Rewrite the lines below, changing every "fallen log" to "fallen branch" and keeping everything else the same.

:: LISTING ::

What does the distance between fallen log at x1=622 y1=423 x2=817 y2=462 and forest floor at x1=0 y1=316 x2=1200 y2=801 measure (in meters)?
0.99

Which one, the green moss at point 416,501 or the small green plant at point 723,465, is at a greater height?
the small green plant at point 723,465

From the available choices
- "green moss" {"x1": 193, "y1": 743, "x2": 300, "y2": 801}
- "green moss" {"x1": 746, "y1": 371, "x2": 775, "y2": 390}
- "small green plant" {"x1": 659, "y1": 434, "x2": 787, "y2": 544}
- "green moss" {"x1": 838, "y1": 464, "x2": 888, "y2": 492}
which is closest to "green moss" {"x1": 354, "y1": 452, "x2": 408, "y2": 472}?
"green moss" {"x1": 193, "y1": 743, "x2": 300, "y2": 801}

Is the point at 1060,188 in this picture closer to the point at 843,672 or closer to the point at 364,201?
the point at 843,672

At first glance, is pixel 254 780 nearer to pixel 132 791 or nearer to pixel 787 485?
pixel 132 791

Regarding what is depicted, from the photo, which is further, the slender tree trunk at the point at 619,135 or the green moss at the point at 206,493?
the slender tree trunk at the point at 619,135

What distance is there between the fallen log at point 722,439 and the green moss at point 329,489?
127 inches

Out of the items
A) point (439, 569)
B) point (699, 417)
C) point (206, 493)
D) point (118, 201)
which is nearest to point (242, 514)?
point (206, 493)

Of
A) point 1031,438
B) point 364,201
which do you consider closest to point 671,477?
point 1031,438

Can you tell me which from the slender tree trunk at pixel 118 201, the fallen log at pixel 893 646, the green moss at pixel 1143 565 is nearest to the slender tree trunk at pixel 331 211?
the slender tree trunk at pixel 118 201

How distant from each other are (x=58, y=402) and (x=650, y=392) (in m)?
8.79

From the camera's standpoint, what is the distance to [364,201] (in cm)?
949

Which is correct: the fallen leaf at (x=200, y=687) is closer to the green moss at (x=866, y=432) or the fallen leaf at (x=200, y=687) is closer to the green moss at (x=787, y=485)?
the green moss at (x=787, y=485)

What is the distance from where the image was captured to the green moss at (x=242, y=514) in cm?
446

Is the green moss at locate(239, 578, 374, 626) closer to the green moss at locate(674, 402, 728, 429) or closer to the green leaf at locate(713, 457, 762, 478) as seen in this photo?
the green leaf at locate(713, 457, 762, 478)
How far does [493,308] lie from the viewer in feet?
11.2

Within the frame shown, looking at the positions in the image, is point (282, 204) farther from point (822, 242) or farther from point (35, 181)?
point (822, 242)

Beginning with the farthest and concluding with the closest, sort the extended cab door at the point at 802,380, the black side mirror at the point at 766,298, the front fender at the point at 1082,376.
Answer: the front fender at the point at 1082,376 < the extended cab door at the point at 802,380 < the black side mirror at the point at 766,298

:::

== WRITTEN ANSWER ==
What does the distance between fallen branch at x1=622 y1=423 x2=817 y2=462 and forest floor at x1=0 y1=316 x2=1200 y2=801 measure (in meters)?
0.99

Which one, the green moss at point 416,501 or the small green plant at point 723,465, is at a greater height?
the small green plant at point 723,465

From the available choices
- "green moss" {"x1": 193, "y1": 743, "x2": 300, "y2": 801}
- "green moss" {"x1": 746, "y1": 371, "x2": 775, "y2": 390}
- "small green plant" {"x1": 659, "y1": 434, "x2": 787, "y2": 544}
- "green moss" {"x1": 838, "y1": 464, "x2": 888, "y2": 492}
which is closest to "green moss" {"x1": 354, "y1": 452, "x2": 408, "y2": 472}?
"green moss" {"x1": 193, "y1": 743, "x2": 300, "y2": 801}

Is the point at 1060,188 in this picture closer to the point at 843,672 or closer to the point at 364,201?
the point at 843,672

At first glance, is pixel 254 780 nearer to pixel 132 791 or nearer to pixel 787 485?
pixel 132 791

Regarding what is depicted, from the photo, which is further, the slender tree trunk at the point at 619,135 or the green moss at the point at 206,493?
the slender tree trunk at the point at 619,135

What distance is there between the fallen branch at point 722,439 and the green moss at point 329,489?
127 inches

Out of the items
A) point (439, 569)
B) point (699, 417)
C) point (206, 493)
D) point (118, 201)
which is nearest to point (242, 514)?
point (206, 493)

Of
A) point 1031,438
B) point 364,201
which do you consider closest to point 671,477?
point 1031,438

Can you tell me which from the slender tree trunk at pixel 118 201, the fallen branch at pixel 893 646, the green moss at pixel 1143 565 is nearest to the slender tree trunk at pixel 331 211?
the slender tree trunk at pixel 118 201

How distant from each other are (x=58, y=402) and (x=650, y=392) (in m)?
8.79

From the camera's standpoint, what is the distance to [364,201] (in cm)?
949

Which is correct: the fallen leaf at (x=200, y=687) is closer to the green moss at (x=866, y=432) or the fallen leaf at (x=200, y=687) is closer to the green moss at (x=787, y=485)?
the green moss at (x=787, y=485)

What is the distance from where the image was captured to the green moss at (x=242, y=514) in cm?
446

Is the green moss at locate(239, 578, 374, 626) closer to the green moss at locate(674, 402, 728, 429) or closer to the green leaf at locate(713, 457, 762, 478) as seen in this photo?
the green leaf at locate(713, 457, 762, 478)
How far does [493,308] lie from the viewer in feet?
11.2

Within the frame shown, looking at the positions in the image, is point (282, 204) farther from point (822, 242) or farther from point (35, 181)?
point (822, 242)

Beginning with the farthest and concluding with the closest, sort the extended cab door at the point at 802,380, the black side mirror at the point at 766,298, the front fender at the point at 1082,376.
Answer: the front fender at the point at 1082,376 < the extended cab door at the point at 802,380 < the black side mirror at the point at 766,298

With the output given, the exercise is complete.